Using retained keys
Retained key use is discouraged on the IBM Z® platform because a retained key can exist only in one CEX*C Cryptographic adapter, by definition.
- This has potential problems:
- The key cannot be exported, so it cannot be backed up.
- The key cannot be exported to another card in the same group, so operations concerning the retained key cannot participate in load-balancing.
- There is an exception to the above points, in that keys generated
in a deterministic fashion using externally saved regeneration data
(it is possible to save so-called 'regen data' securely)
can be recreated from that data or created in multiple cards across
a card group.
However, this is a very sophisticated topic, and is beyond the scope of this document. Also, the complexity required to implement this properly, as well as the sophistication involved in its data management, present formidable obstacles.

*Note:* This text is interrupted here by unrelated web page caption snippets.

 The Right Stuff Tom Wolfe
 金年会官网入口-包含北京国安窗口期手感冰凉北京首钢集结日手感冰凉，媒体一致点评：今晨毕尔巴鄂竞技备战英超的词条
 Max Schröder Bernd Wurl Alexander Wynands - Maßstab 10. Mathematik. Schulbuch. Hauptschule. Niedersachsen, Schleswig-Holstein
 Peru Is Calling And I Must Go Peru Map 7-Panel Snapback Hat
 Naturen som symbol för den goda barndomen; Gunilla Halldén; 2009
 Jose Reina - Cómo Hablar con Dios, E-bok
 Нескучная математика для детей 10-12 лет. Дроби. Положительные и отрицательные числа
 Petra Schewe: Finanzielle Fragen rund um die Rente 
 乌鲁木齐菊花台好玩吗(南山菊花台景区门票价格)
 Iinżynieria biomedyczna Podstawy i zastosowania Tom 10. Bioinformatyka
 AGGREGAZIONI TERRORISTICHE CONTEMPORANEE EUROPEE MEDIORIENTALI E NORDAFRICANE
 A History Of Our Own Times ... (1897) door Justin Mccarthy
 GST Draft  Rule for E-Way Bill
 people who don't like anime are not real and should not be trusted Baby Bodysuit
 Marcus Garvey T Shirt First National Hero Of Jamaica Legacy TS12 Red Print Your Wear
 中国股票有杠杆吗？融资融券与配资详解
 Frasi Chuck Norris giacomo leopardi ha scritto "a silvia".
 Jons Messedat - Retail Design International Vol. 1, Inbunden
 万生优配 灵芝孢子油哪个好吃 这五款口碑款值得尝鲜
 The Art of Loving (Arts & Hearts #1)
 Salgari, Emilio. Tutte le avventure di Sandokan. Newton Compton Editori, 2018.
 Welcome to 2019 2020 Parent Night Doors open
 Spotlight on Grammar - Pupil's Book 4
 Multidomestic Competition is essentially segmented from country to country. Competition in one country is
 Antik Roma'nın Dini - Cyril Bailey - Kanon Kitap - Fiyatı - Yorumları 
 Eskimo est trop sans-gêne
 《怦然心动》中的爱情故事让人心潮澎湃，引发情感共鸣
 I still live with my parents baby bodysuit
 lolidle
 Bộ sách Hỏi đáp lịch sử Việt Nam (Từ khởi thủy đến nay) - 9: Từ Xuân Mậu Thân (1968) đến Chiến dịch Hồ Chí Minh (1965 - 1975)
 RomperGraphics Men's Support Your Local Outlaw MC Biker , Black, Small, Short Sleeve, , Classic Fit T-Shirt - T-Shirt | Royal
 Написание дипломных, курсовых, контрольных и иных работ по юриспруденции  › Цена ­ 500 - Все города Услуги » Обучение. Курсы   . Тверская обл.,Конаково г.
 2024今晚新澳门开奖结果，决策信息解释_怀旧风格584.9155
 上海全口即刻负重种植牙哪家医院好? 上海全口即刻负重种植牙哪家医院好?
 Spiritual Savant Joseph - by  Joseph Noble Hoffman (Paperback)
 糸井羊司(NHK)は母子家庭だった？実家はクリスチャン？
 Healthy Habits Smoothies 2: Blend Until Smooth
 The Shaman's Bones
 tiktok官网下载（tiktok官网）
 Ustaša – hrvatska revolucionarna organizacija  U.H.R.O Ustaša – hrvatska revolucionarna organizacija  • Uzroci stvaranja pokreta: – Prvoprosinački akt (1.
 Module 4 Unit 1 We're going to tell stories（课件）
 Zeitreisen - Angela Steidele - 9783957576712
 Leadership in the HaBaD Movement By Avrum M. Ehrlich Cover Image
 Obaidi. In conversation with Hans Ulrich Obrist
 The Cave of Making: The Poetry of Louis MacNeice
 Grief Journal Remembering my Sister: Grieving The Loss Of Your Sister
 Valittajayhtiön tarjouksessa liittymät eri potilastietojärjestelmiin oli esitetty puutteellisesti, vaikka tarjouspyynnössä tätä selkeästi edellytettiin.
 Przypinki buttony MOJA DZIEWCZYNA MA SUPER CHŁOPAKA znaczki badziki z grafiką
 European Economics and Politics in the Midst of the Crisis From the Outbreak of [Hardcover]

Retained key support is offered in this release, however. The
following verbs work with retained keys:
- PKA Key Generate (CSNDPKG) generates an RSA retained key. The
same restrictions that Integrated Cryptographic Service Facility (ICSF)
has for retained key creation are implemented here. These are:
- Notice that PKA Key Token Build will let you create 'key-mgmt' skeleton key tokens, and this is as designed. You can still pass these to PKA Key Generate and have a key pair created. What is not allowed is specifying that this 'key-mgmt' token is to be generated in PKA Key Generate as a RETAIN key token: a retained key. Such an attempt fails with error 12 reason code 3046.
- The maximum modulus size is 2048 bits.
- The usage flags are restricted to signature generation.
Specifically, key management usage for retained keys is not allowed because of the dangers of losing your key encrypting key (kek) for important keys, when that kek exists only inside a single adapter.
- Retained Key List (CSNDRKL) lists the retained keys inside an adapter.
- Retained Key Delete (CSNDRKD) deletes a retained key from adapter internal storage.